Stored items:
_ _ _ _ _ _ _
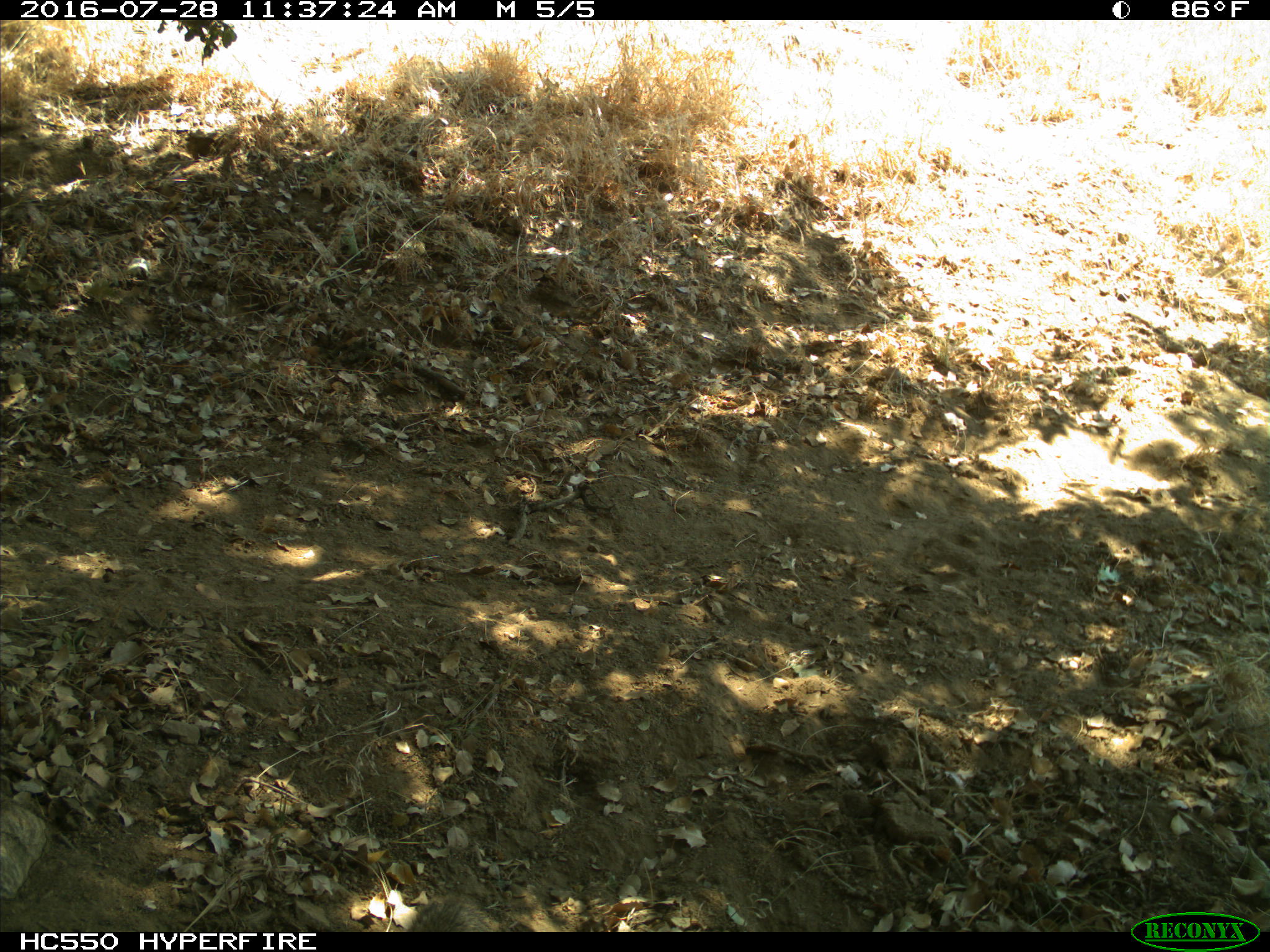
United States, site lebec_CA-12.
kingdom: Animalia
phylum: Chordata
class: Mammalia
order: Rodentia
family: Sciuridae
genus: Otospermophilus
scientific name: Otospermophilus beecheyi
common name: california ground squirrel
_ _ _ _ _ _ _
■ **EXERCISE DIRECTIONS**
Each line of the data needs to be output exactly, with any image excluded.

■ **TASK ANSWER**
United States, site lebec_CA-12.
kingdom: Animalia
phylum: Chordata
class: Mammalia
order: Rodentia
family: Sciuridae
genus: Otospermophilus
scientific name: Otospermophilus beecheyi
common name: california ground squirrel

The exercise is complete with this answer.